The Red Sox lost their second straight game Saturday night in frustrating fashion, with bad luck defining the game as much as bad play.
To be fair to the Rangers, there was nothing lucky about their first run. Ian Kinsler made it happen on the first pitch offered up by John Lackey in the bottom of the first, launching a long fly ball to left that fell into the seats to make it 1-0.
The Rangers' lead wouldn't last long at all, however. David Ortiz doubled to deep center to lead off the second inning, then ended up scoring on a Daniel Nava single thanks in part to an errant throw to the plate.
That, however, would be the last time something went Boston's way on the night.

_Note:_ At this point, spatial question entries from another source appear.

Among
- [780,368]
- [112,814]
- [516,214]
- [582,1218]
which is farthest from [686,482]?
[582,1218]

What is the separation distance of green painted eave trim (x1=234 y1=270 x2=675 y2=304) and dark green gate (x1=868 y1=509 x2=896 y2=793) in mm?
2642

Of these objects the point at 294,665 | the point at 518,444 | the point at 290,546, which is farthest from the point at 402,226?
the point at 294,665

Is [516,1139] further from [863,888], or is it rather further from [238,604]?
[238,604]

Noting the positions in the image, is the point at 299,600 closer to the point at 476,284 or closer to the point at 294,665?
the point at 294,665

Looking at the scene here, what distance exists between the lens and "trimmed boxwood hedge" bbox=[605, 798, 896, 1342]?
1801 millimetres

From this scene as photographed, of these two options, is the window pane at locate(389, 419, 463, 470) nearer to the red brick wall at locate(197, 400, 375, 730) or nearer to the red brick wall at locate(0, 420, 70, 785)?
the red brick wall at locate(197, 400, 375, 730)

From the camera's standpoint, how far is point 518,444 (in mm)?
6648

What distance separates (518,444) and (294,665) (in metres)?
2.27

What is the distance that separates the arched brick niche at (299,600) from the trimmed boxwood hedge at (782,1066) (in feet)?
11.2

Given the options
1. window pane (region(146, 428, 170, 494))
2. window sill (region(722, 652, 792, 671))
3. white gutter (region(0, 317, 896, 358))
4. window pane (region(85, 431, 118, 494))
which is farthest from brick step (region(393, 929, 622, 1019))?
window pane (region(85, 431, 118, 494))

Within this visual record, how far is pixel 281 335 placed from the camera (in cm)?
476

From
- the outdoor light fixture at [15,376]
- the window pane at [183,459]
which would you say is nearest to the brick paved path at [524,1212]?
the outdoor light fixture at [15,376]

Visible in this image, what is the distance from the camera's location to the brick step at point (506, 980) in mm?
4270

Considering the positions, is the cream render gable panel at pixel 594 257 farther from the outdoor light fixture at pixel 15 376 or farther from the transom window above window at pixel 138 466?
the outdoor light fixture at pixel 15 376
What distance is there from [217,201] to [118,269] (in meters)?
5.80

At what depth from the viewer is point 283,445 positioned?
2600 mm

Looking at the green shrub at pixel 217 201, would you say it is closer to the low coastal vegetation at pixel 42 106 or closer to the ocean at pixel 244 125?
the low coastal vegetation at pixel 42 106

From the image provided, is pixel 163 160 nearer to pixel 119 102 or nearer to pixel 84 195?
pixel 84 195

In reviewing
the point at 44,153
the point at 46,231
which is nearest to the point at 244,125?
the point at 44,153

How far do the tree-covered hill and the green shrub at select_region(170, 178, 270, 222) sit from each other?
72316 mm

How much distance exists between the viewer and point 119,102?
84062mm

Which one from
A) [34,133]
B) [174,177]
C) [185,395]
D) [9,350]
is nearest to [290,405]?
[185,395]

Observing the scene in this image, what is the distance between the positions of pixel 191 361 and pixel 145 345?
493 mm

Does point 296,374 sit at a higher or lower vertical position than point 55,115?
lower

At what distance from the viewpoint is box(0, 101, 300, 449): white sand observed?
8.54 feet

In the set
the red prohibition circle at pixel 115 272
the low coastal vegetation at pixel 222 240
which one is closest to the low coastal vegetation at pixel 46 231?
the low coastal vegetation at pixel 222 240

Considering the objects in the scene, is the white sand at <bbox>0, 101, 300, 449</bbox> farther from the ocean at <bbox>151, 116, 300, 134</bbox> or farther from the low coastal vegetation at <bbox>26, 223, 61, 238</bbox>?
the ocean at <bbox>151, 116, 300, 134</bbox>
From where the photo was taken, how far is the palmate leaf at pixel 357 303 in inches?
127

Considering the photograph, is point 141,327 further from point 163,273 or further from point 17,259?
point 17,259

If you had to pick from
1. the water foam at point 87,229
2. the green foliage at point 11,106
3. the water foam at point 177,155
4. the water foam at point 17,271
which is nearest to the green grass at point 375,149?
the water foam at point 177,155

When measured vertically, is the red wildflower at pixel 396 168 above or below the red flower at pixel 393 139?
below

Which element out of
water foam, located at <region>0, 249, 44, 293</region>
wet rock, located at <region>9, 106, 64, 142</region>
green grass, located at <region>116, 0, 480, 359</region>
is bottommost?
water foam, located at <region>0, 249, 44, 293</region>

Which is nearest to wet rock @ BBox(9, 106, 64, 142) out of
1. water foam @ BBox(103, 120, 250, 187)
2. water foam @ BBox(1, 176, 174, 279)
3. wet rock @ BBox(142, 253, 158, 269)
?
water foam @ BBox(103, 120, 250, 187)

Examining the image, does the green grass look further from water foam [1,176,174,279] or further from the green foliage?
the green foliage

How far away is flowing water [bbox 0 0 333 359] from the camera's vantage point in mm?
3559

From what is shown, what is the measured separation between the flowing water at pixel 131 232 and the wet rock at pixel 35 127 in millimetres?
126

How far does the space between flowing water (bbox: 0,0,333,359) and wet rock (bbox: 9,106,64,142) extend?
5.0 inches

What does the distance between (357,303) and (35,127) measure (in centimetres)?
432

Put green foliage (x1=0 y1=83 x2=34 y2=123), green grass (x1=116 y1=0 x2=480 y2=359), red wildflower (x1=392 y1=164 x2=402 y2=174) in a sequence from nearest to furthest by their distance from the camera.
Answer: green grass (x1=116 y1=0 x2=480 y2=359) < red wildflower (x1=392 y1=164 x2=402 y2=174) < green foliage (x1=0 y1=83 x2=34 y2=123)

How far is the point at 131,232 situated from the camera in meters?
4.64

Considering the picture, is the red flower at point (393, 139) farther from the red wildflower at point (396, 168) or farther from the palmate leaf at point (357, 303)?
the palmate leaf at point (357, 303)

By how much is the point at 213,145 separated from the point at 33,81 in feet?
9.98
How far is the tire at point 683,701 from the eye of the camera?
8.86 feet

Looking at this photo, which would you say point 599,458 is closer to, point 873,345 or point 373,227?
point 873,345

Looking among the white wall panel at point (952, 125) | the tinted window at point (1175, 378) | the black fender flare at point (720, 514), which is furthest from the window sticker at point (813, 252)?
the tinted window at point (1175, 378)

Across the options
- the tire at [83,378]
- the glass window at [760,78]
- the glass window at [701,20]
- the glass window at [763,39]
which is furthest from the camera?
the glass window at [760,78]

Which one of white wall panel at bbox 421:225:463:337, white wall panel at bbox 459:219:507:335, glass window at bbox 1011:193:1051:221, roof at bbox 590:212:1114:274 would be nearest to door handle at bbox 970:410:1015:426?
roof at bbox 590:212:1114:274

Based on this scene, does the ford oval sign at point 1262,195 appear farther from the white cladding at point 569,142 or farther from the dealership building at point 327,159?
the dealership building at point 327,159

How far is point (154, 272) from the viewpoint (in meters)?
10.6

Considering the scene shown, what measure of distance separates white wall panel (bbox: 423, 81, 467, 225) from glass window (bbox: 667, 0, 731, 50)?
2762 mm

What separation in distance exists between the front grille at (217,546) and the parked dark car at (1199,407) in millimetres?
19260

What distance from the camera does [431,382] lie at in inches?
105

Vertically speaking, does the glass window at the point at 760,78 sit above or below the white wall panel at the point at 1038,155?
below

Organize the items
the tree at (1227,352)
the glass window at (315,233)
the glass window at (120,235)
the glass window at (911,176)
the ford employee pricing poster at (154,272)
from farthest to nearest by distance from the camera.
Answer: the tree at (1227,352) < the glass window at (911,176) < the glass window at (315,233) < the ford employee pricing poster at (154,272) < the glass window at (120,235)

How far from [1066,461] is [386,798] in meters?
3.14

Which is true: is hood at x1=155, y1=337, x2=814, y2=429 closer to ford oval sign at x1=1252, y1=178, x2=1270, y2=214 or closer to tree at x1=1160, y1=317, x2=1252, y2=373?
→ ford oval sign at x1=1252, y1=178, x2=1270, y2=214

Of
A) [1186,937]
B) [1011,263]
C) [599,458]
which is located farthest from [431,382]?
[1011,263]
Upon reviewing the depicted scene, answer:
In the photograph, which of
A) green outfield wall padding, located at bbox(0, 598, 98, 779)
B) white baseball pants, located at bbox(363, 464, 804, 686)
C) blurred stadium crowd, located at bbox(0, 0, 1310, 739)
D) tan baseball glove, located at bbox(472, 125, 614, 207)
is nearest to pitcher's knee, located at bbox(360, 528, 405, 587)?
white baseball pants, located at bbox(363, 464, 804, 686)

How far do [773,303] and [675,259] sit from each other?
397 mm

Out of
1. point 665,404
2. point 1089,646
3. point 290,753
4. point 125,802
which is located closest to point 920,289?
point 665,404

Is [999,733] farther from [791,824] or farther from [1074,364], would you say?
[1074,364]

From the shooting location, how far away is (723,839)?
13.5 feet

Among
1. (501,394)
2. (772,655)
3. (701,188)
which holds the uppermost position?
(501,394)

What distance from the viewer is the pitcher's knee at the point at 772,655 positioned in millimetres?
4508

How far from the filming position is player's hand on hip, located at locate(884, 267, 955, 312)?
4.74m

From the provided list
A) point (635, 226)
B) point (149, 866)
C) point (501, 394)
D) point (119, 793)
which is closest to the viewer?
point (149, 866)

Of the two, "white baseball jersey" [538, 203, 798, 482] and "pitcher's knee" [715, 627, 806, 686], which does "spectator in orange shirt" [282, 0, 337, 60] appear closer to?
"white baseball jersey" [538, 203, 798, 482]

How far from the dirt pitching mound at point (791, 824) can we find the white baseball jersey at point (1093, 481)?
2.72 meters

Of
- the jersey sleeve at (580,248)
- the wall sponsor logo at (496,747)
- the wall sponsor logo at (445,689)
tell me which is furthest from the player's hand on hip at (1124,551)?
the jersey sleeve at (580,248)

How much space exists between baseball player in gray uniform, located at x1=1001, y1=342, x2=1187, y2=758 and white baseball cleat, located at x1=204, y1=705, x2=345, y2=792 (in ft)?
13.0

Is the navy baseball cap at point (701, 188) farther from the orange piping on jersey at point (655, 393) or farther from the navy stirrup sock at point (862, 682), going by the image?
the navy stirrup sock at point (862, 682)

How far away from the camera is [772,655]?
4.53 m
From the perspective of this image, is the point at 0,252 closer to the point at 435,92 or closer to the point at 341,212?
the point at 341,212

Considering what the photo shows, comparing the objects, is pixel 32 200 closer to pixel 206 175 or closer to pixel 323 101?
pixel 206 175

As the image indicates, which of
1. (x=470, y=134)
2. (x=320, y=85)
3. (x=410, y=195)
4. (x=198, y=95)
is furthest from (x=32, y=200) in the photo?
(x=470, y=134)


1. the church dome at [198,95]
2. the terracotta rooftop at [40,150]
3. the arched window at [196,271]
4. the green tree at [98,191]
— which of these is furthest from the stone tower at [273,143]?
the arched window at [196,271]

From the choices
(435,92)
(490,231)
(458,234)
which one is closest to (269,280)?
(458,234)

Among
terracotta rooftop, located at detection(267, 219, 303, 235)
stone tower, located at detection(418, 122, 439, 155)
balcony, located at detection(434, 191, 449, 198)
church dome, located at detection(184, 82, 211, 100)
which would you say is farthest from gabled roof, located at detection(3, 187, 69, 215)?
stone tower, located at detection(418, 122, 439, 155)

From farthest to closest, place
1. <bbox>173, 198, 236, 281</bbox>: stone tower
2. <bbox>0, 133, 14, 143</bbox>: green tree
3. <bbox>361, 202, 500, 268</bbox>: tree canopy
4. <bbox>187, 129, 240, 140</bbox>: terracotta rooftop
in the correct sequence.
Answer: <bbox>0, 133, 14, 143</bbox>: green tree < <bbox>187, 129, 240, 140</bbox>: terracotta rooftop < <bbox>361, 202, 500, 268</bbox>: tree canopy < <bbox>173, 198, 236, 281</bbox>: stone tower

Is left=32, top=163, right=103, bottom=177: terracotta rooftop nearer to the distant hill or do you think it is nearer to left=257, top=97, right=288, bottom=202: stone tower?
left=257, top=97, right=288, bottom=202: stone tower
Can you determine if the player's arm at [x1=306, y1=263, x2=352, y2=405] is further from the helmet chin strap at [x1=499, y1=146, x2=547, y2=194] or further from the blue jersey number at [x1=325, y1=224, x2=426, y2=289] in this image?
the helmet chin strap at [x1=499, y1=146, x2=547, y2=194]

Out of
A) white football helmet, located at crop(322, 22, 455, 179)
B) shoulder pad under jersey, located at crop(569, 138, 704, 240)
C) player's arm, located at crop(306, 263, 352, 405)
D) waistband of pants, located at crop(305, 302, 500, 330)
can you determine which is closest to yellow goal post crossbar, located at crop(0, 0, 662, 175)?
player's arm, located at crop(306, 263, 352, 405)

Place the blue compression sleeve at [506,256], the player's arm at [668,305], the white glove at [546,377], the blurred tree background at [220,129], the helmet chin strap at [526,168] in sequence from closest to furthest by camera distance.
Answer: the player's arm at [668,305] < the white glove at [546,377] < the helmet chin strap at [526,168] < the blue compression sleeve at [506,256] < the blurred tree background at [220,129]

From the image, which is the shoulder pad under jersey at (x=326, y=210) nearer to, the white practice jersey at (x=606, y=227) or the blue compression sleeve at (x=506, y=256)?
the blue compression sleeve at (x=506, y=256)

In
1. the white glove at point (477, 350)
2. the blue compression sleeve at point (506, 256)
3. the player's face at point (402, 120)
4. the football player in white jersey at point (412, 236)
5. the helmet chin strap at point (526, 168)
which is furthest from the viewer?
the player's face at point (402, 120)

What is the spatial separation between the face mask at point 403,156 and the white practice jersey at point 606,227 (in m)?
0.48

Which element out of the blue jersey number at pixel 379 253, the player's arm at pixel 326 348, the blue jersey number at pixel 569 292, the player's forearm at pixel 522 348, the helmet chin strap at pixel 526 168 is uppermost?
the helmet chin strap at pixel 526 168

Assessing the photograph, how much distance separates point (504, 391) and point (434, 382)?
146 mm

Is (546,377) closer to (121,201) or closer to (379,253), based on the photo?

While John Lackey had been pitching well enough after giving up the leadoff homer, he would run into trouble in the fourth. Two walks and a ground ball single would load the bases with two outs and prompt a visit from pitching coach Juan Nieves with Craig Gentry coming to the plate. Nieves has had a tendency to be weirdly magical with his visits, and when the very next pitch resulted in a fairly weak ground ball to third, it seemed like he'd worked another wonder. The ball, however, was perfectly placed--a high-chopper that took Will Middlebrooks well behind the bag. His throw was late, and Napoli could not come up with it besides, allowing two runs to come in.
Given the way the Red Sox swung the bat against Alexi Ogando and the bullpen, that two-run lead really shouldn't have been enough. Somehow, though, it was. Hard-hit ground balls up the middle were snagged by the pitcher, often more because that's where his follow through left his glove than because of a quick reaction. Line drives to the outfield were right at an outfielder or stayed up just long enough. And when they stayed on the infield it was either Elvis Andrus not having to move a foot to make the grab, or Mitch Moreland with the added benefit of being able to tag first for a double play.
The Rangers' lead would become more significant later in the night thanks to Craig Gentry taking Koji Uehara deep, but on the whole the game already felt over by that point. The Sox were fighting an uphill battle against the universe, and the universe wasn't letting up. Teams don't usually win games like that, and tonight the Sox were no exception.